Ich schwieg und dachte angestrengt nach. Laurence Kilsaney konnte sie nicht meinen, denn er war ja gestorben, bevor ich auf die Welt gekommen war, nein, es musste jemand anderes sein …
»Mein Dad«, flüsterte ich. »Du warst in meinen Dad verliebt.«
Sie blickte zu mir auf, und in ihrem Gesicht war ein solcher Schmerz, dass ich beinahe wieder Mitgefühl mit ihr bekam.

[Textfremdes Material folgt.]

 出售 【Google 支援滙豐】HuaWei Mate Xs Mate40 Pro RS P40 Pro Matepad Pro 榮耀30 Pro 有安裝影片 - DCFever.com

»Deshalb ist Dad nie mitgefahren, wenn Mum euch hier besucht hat. Deshalb ist er immer in Dublin geblieben. Zwischen euch ist irgendwann früher etwas passiert.«
Auf einmal entspannte sich Rosaleens Gesicht, und sie begann zu lachen, leise zuerst, doch dann warf sie den Kopf zurück, und nun lachte sie aus vollem Hals.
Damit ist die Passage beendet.